I can feel the footsteps in the bedroom adjacent where I've just left my husband standing mid-argument. No. Not mid. His brother's intrusion ended it. And I hear the echo of the door shut as it reverberates through the water. Finally breaking the surface and taking a breath.

I don't know how long I soak. Four full drains and refills. Full prune. And one more total sob. Each time I empty and refill the tub, I think about the first time we came here as a couple, how terribly that went. But I was naive in thinking things had changed.

It's the soft knock on the door, as it slowly opens, that pulls me from my memories. The man standing there is very different from the one I left standing on the other side of it. His eyes remain bloodshot, but it's not alcohol causing it now, the tears are as evident as mine. He hangs a white fluffy robe on the back of the door, bringing it in as a gesture. An offering. But clearly the least important one he has.

"How was dinner?" I ask flatly, devoid of any real interest.

"Arden." He breathes my name like a confession containing whole paragraphs of an apology that follow it, as he drops down to his knees by the side of the bath.

"Never again."

His forearms rest on the rim of the tub, his head hanging towards his chest. Looking more hungover from the emotional turmoil than the alcohol he was drunk on not that long ago.
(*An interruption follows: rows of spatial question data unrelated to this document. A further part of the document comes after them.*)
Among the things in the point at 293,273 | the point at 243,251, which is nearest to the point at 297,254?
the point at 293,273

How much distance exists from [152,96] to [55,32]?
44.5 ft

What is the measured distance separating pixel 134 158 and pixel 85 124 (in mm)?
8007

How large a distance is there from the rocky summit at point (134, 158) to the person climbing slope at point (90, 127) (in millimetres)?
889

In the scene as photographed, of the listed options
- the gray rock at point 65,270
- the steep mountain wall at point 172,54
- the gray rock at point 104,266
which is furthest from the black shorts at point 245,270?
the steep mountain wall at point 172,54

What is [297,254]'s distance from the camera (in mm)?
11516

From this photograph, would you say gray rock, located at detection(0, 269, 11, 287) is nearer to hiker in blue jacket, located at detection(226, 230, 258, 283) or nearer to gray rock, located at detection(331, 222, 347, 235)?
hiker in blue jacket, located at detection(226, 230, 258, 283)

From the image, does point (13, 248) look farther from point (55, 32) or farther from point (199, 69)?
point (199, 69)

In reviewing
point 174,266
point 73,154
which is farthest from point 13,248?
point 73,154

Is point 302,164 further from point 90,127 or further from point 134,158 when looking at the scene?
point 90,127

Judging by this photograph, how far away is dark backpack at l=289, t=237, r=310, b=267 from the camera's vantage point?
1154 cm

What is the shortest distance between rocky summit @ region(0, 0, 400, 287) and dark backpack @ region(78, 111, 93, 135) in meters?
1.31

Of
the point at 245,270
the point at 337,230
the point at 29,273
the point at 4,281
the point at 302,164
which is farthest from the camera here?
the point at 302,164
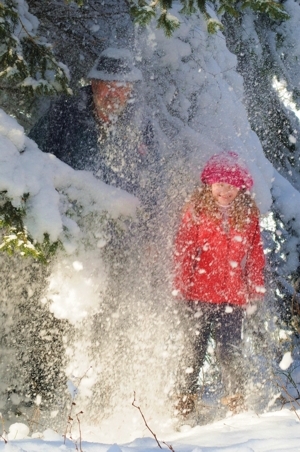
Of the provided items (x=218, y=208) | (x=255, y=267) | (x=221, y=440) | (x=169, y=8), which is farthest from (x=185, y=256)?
(x=169, y=8)

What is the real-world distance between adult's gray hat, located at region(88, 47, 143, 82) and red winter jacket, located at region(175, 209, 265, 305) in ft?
5.48

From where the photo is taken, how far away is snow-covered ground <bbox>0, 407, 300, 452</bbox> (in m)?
2.73

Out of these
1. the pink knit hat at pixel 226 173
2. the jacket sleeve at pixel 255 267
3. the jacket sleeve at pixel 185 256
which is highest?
the pink knit hat at pixel 226 173

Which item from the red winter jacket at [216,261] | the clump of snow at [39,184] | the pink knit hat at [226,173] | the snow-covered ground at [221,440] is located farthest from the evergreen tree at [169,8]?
the snow-covered ground at [221,440]

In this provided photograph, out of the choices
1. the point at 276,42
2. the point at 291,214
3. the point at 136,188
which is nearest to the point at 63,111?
the point at 136,188

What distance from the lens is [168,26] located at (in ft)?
13.3

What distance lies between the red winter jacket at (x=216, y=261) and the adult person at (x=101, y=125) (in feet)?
4.76

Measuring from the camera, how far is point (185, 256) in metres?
4.53

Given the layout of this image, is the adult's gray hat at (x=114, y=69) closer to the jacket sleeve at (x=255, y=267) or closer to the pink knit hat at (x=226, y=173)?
the pink knit hat at (x=226, y=173)

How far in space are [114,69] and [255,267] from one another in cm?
252

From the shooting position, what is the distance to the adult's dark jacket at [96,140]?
17.5 feet

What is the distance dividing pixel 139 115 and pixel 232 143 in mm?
1629

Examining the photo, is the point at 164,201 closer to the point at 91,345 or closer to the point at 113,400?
the point at 91,345

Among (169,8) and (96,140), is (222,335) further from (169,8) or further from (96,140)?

"Same team," he says, scanning my face. "We won't do this. I'm never going to put you in a position like this again. Ever again. I'm sorry. I let the situation get the better of me… Being with these people… The stress of it….I'm sorry."

"I don't want that at the expense of your family. I feel awful. And you looked at me like I was awful. Like I am who they think I am. The one who took you from them." The words catch in my throat, old fears rising to the surface like the bubbles in the bath.

"You could never take me from my family,” he declares with quiet certainty. ” You are my family." His hand finds mine under the water, our fingers interlacing automatically.

"How was dinner?" I ask again, needing to know what story they're telling about us now.

"I didn't go. I went for a run. I cleared my head. And have been sitting outside the bathroom door for the last hour." The admission makes my heart clench. I picture him there, leaning against the door, listening to the water drain and refill, waiting for the right moment.

He pulls the plug from the drain and I watch as his eyes follow the spiral water spout emptying the tub. I lean forward towards the wall of the tub, not to be wholly exposed as the bath empties. While the water might be transparent, it feels safer somehow.

He pulls the robe from the door and I stand in the bath as he wraps it around me. He tightens the tie around my waist and leans down slightly, heaving me into his arms. I'm bundled and warm. I'm where I belong nestled against him. Though an hour ago I couldn't fathom this.

He kisses me, with apology. The one he just verbalized. And holds me tight against him wrapped in the thickness of the terrycloth robe.

“Never again" he whispers to himself as much as to me, as he carries me the ten paces to the bedroom. Setting me down atop it and curling his body around mine.

"I love you. Nothing matters beyond that. Not now, not ever. I'm sorry I let myself forget that. It's you and me on this team, no one else."